Брута нашел себе место на остроконечной корме, где одна из мачт с парусом загораживала его от случайных взглядов. Потом с некоторым страхом он открыл короб.
— Орлов поблизости нет? — раздался из недр панциря осторожный вопрос.
Брута посмотрел на небо.
— Нет.
Из панциря высунулась голова.
— Ты… — начала черепашка.
— Я не мог разговаривать! — попытался оправдаться Брута. — Вокруг было слишком много народу. А ты разве… разве ты не можешь брать слова прямо у меня из головы? Ты же должен уметь читать мысли.

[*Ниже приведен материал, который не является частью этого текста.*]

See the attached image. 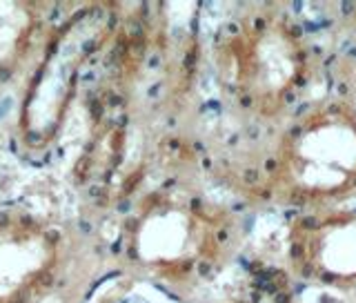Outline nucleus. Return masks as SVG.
I'll return each mask as SVG.
<instances>
[{"mask_svg": "<svg viewBox=\"0 0 356 303\" xmlns=\"http://www.w3.org/2000/svg\"><path fill=\"white\" fill-rule=\"evenodd\" d=\"M220 81L259 114H276L305 81V52L296 31L276 14H254L218 36Z\"/></svg>", "mask_w": 356, "mask_h": 303, "instance_id": "obj_1", "label": "nucleus"}, {"mask_svg": "<svg viewBox=\"0 0 356 303\" xmlns=\"http://www.w3.org/2000/svg\"><path fill=\"white\" fill-rule=\"evenodd\" d=\"M281 183L305 199H332L356 187V116L350 109L316 107L289 130Z\"/></svg>", "mask_w": 356, "mask_h": 303, "instance_id": "obj_2", "label": "nucleus"}, {"mask_svg": "<svg viewBox=\"0 0 356 303\" xmlns=\"http://www.w3.org/2000/svg\"><path fill=\"white\" fill-rule=\"evenodd\" d=\"M107 16L100 9L78 14L51 40L44 61L27 89L20 114V139L29 152L47 150L58 137L63 116L74 96L76 78L85 59L105 33Z\"/></svg>", "mask_w": 356, "mask_h": 303, "instance_id": "obj_3", "label": "nucleus"}, {"mask_svg": "<svg viewBox=\"0 0 356 303\" xmlns=\"http://www.w3.org/2000/svg\"><path fill=\"white\" fill-rule=\"evenodd\" d=\"M58 234L25 212H0V303H36L58 265Z\"/></svg>", "mask_w": 356, "mask_h": 303, "instance_id": "obj_4", "label": "nucleus"}, {"mask_svg": "<svg viewBox=\"0 0 356 303\" xmlns=\"http://www.w3.org/2000/svg\"><path fill=\"white\" fill-rule=\"evenodd\" d=\"M300 274L325 286L356 283V210L298 219L289 239Z\"/></svg>", "mask_w": 356, "mask_h": 303, "instance_id": "obj_5", "label": "nucleus"}, {"mask_svg": "<svg viewBox=\"0 0 356 303\" xmlns=\"http://www.w3.org/2000/svg\"><path fill=\"white\" fill-rule=\"evenodd\" d=\"M31 31V9L25 5H0V78H5Z\"/></svg>", "mask_w": 356, "mask_h": 303, "instance_id": "obj_6", "label": "nucleus"}, {"mask_svg": "<svg viewBox=\"0 0 356 303\" xmlns=\"http://www.w3.org/2000/svg\"><path fill=\"white\" fill-rule=\"evenodd\" d=\"M100 303H183V301L152 283L134 281L111 290L109 295L100 299Z\"/></svg>", "mask_w": 356, "mask_h": 303, "instance_id": "obj_7", "label": "nucleus"}, {"mask_svg": "<svg viewBox=\"0 0 356 303\" xmlns=\"http://www.w3.org/2000/svg\"><path fill=\"white\" fill-rule=\"evenodd\" d=\"M245 303H292L287 281L283 277H265L252 288V293Z\"/></svg>", "mask_w": 356, "mask_h": 303, "instance_id": "obj_8", "label": "nucleus"}, {"mask_svg": "<svg viewBox=\"0 0 356 303\" xmlns=\"http://www.w3.org/2000/svg\"><path fill=\"white\" fill-rule=\"evenodd\" d=\"M327 303H334V301H327Z\"/></svg>", "mask_w": 356, "mask_h": 303, "instance_id": "obj_9", "label": "nucleus"}]
</instances>
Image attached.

— Мысли смертных совсем другие, — отрезал Ом. — Думаешь, слова в голове возникают как на небе? Ха! С таким же успехом можно искать смысл в куче отбросов. Намерения— да. Эмоции— да. Но не мысли. Если зачастую ты сам не знаешь, о чем думаешь, почему это должен знать я?
— Потому что ты — Бог, — резонно ответил Брута. — Бездон, глава LVI, стих 17: «Он знает о мыслях смертного, и нет от Него секретов».
— Бездон — это тот, у которого
были гнилые зубы?Брута повесил голову.
— Послушай, — сказала черепашка. — Я — это я. И я не виноват, если люди думают иначе.
— Но ты же знал о моих мыслях… Там, в саду… — пробормотал Брута.
Черепашка несколько помедлила с ответом.
— Тогда было совсем по-другому, — наконец сказала она. — Это были… не мысли. Это была вина.
— Я верую в Великого Бога Ома и Справедливость Его, — сказал Брута. — И буду продолжать верить, что бы ты там ни говорил и кем бы ты ни был.
— Приятно слышать, — горячо поддержала черепашка. — Придерживайся этих убеждений и дальше. Кстати, где мы находимся?
— На корабле, — ответил Брута. — В море, и нас болтает.
— Мы плывем в Эфеб на корабле? А чем пустыня вам не угодила?
— Ни один человек не может перейти пустыню. В ее сердце не выживает никто.
— Но я-то там выжил.
— Плавание займет всего пару дней, — успокоил Брута, и его желудок сжался, хотя судно едва отошло от пристани. — Говорят, Господь…
— …То есть я…
— …Послал нам попутный ветер.
— Я посылал? О да, послал. В общем, доверься мне. И не волнуйся, море будет гладким, как мельничный поток.
— Я имел в виду мельничный пруд! Мельничный пруд!
Брута словно прилип к мачте.
Некоторое время спустя рядом с ним на бухту троса опустился матрос и с интересом посмотрел на юношу.
— Можешь ее отпустить, святой отец, она сама прекрасно стоит.
— Море… Волны… — пробормотал Брута, стараясь не открывать рот, хотя блевать уже было нечем.
Матрос задумчиво сплюнул.
— Ага, — кивнул он. — Наверное, они такой формы, чтобы лучше гармонировать с небом.
— Но корабль весь трещит!
— Это ты точно подметил.
— То есть… то есть это не шторм?
Матрос вздохнул и удалился.
Через какое-то время Брута рискнул отпустить мачту. Никогда еще ему не было так плохо.
И дело было не только в морской болезни, он не понимал, где находится. А Брута всегда знал, где находится. Место, где он находится, и существование Ома были единственными несомненными фактами в его жизни.
Этим он походил на черепах. Понаблюдайте, как передвигается черепаха, и вы заметите, что периодически она останавливается, словно запоминает пройденный путь. Где-то в множественной вселенной наверняка существуют маленькие приборы передвижения, контролируемые электрическими разумными двигателями под названием «черепахи».
Брута всегда знал, где находится, — он помнил, где был до этого, постоянно подсчитывал шаги и подмечал все ориентиры. Внутри его головы находилась особая нить памяти, которая, если обратно подключить ее к тому, что управляет ногами, заставила бы Бруту пятится назад по дорогам жизни к самому месту рождения.